Wikipediaに標準と反転の生成多項式のbit表現がわざわざかいてあるけど、つまるところ同じ多項式。

高速化

・gの先頭の1は実はいらない
割られる数に1が立っているかの判定だけでよいため。

crc & 2 ** (keta - 1)
や
crc & 1

で事足りる。どうせxorした結果の先頭は0になってるからね。
wikipediaは最初から先頭の１をはしょった形で書かれてる。

・8bit分の割り算を先にしてテーブル化しておく
前回の記事で思いついたけど実装しなかったって言ってたやつ。
いやあ標準的に使われてるのねさすがです。
これも反転のほうが有利だね。
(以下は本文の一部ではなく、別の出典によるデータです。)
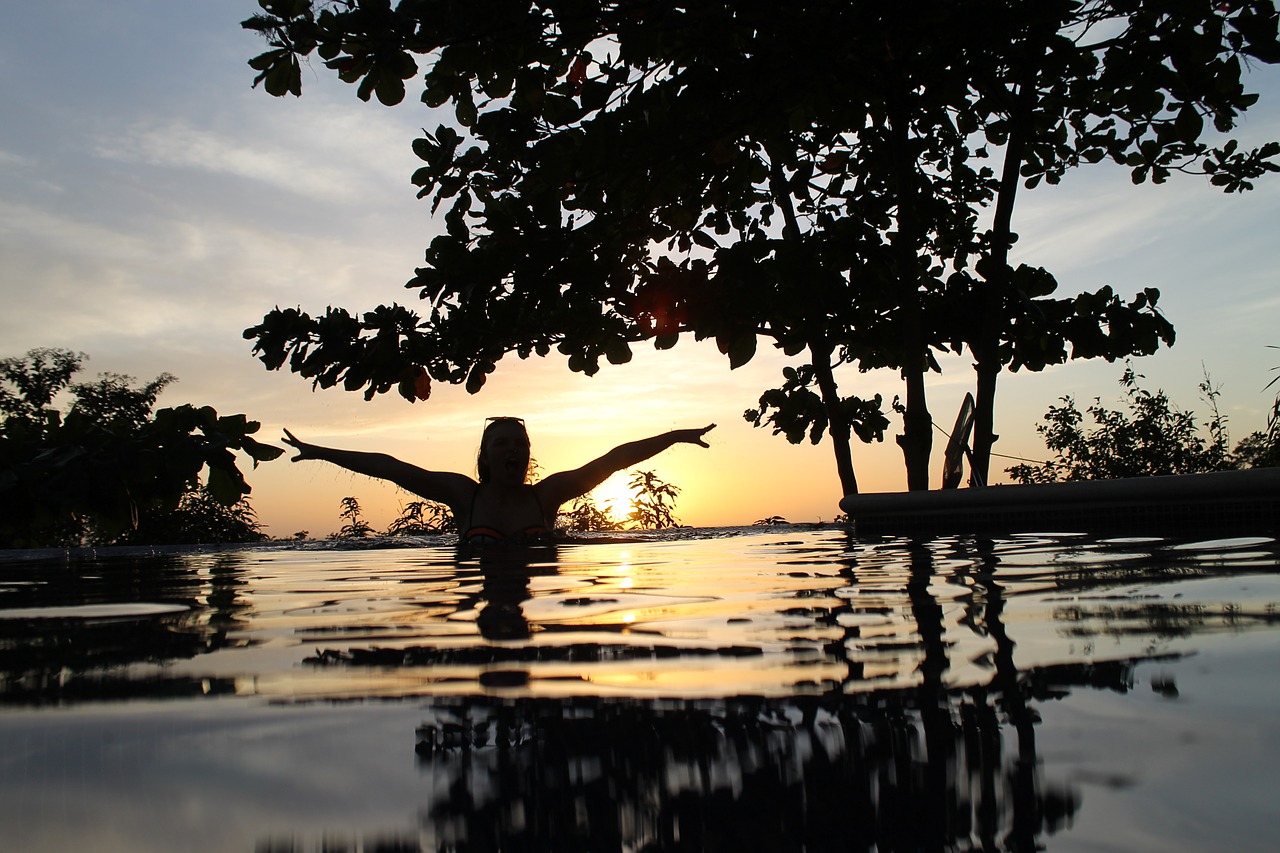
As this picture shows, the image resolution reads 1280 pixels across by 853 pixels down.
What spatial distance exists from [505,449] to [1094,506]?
5.08 m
標準だと固定長がmによって変わるから、mの長さがわかってからじゃないとテーブル計算ができない。

wikipediaにあわせてcrc32_reverseの例だけ図に起こした。
今まで例で使ってたcrc4_reverseでも同じ作業できる。

f:id:falconctf:20191026080943j:plain — テーブル利用crc32_reverse

・謎
wikipedia見ればわかるがなぜかcrc32のときは
初期値をcrc=0xffffffffとしcrc^0xffffffffをreturnする風潮がある。
考えたけど意味は不明だった。

ちなみに私の実装例はすべてcrc=0を初期値としている実装である。
まあそういこともあるんだと思っておく。

2019/10/27　追記

ググったらそれらしい理由があった
0固定故障への対策らしいhttps://t.co/Hzel27DQhx
— 道路 (@Nperair) October 25, 2019

有力情報を頂いた。リンク先を見ると、全部0になるバグ？の判定ができるためだそう。

参考：Cyclic Redundancy Check(CRC)を理解する - Qiita
　　　巡回冗長検査 - Wikipedia

正直後半書くの飽きてた。4日くらいかいてるからなこれ。